Stocks close at record highs as S&P hits $20T in market cap
Stocks climbed to record highs Monday as investors remained bullish on President Donald Trump’s economic agenda.
“The market is going on the optimism of the Trump tax plan that will be announced soon,” said Robert Pavlik, chief market strategist at Boston Private Wealth. “This is very good news for the market.”
The Dow rose 142 points, with Goldman Sachs contributing the most gains. The S&P 500 gained 0.52 percent, with financials rising more than 1 percent to lead advancers. The index also reached $20 trillion in market cap for the first time ever. It needed to break above 2,324.22 to reach the milestone, according to data from Howard Silverblatt, senior Index analyst at S&P Dow Jones Indices.
“The SPX extended its uptrend to a new all-time high last week, resolving another consolidation phase to the upside,” said Katie Stockton, chief technical strategist at BTIG, in a note. She added that “short-term overbought conditions are not likely to be a near-term hindrance, particularly given the widespread breakouts that have occurred.”
The Nasdaq composite advanced 0.52 percent as Apple shares approached their all-time intraday high.

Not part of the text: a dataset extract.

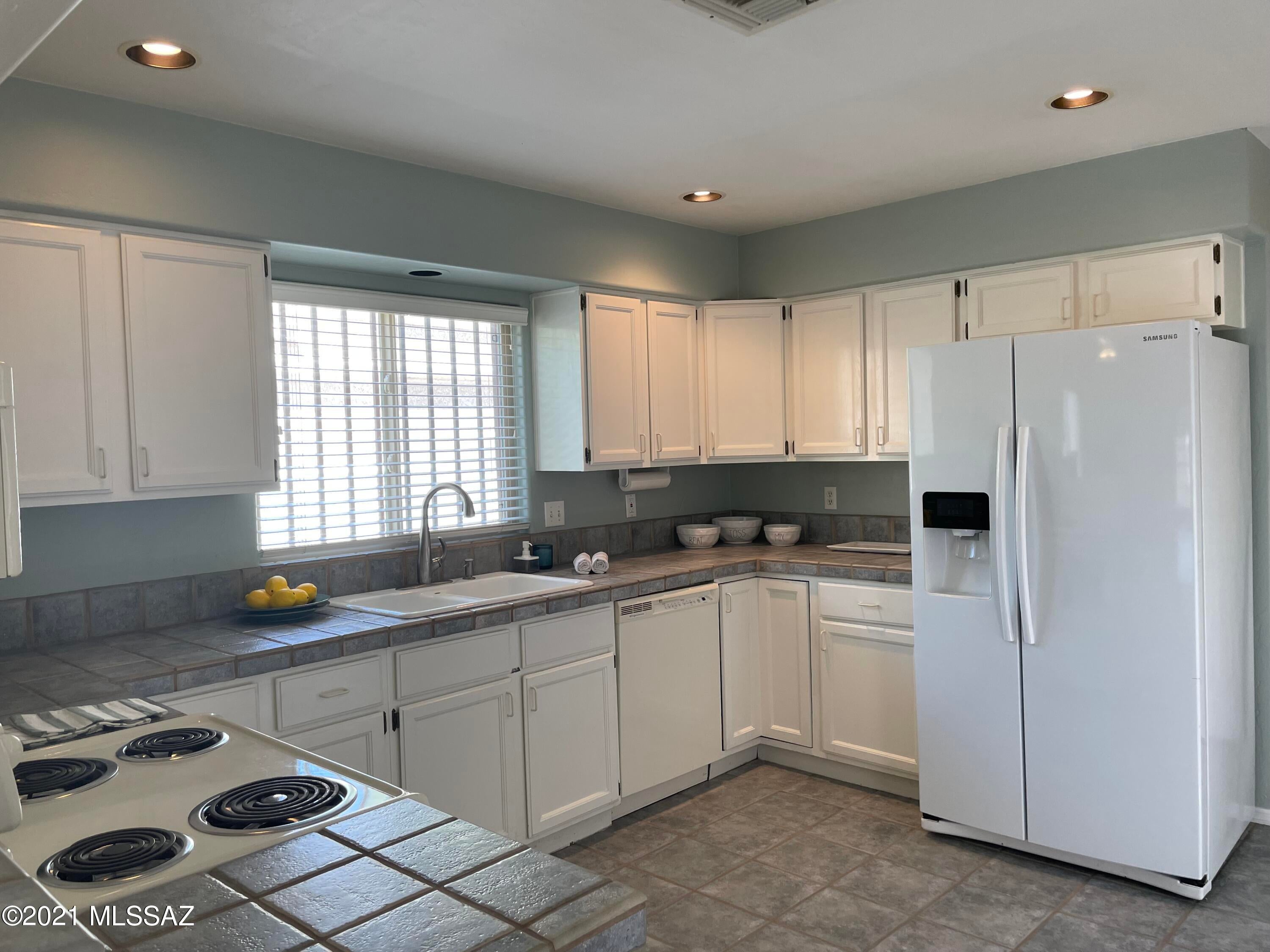 Vine Tree (1-11) - Residential Lease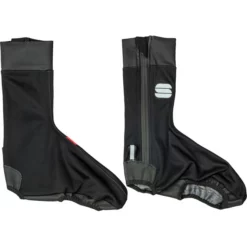 Sportful Fiandre Booties Schwarz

“There is a bullish bias remaining in the market after Trump said there will be a phenomenal tax plan coming,” said Nick Raich, CEO of The Earnings Scout. “I think investors don’t want to be on the wrong side of that if the plan is as phenomenal as he says it is.”
Last week, Trump said his administration will be announcing a “phenomenal” tax plan over the next two or three weeks. Since then, equities have continued to grind higher into record territory.

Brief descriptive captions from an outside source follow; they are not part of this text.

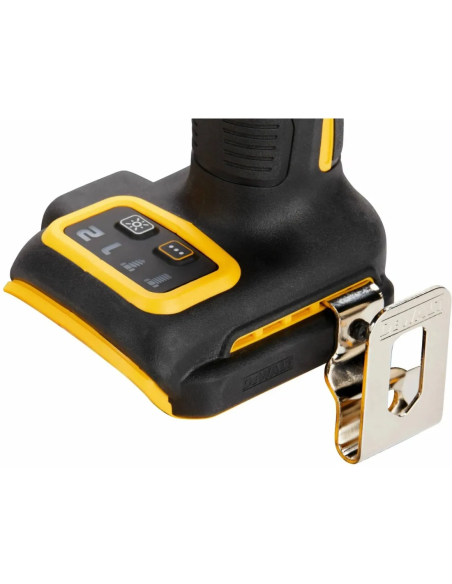 DeWALT DCF922N-XJ avvitatore impulsi compatto 12 detent-pin 18V XR (Solo Corpo)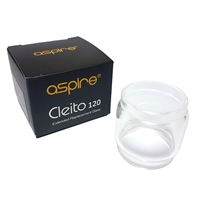 Aspire Replacement Glass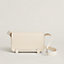 Hermès Geta slim bag, View: front, front, view 1 of 6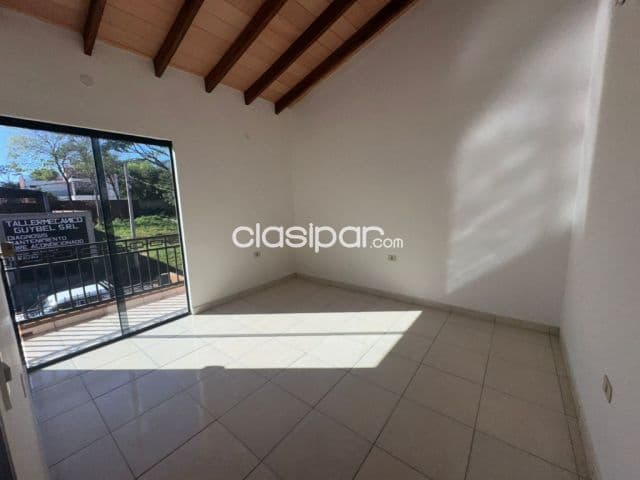 Dúplex en SAN CARLOS, Ñemby - foto 8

“There is some momentum buying here on the resurgence of the Trump trade,” said Peter Cardillo, chief market economist at First Standard Financial, noting that stocks in Europe and Asia also traded higher on Monday.
Stocks had already rallied sharply since Trump’s election on hopes of not just corporate tax cuts, but also deregulation and government spending. But before last week’s break to new highs, U.S. equities had traded mostly sideways for more than a month as investors searched for clues about when these proposals would become reality.
There are no major economic data due Monday, but investors will be looking ahead to Federal Reserve Janet Yellen’s testimony on Capitol Hill, slated for Tuesday.
“The Fed’s statement on February 1 didn’t provide any additional clues on monetary policy direction, and as of last week, markets were only pricing in 13.3% chance for a rate hike in March and 23.7% in May,” Hussein Sayed, a chief market strategist at FXTM, said in a note. “It’s going to be interesting on which side will Yellen move the needle.”
On the earnings front, Restaurant Brands International, Teva Pharma and First Data were among the companies posting quarterly results before the bell. Arch Capital Group, Noble Energy, Vornado Realty and OneMain Holdings are all due to report after the market close.
U.S. Treasurys traded lower Monday, with the benchmark 10-year note yield rising to 2.431 percent and the short-term two-year note yield advancing to 1.19 percent. The dollar rose 0.17 against a basket of currencies, with the euro near $1.0604 and the yen around 113.61.
Overseas, European equities traded mostly higher, with the pan-European Stoxx 600 index advancing 0.75 percent. In Asia, stocks closed higher, with the Nikkei 225 rising 0.41 percent and the Shanghai composite gaining 0.63 percent.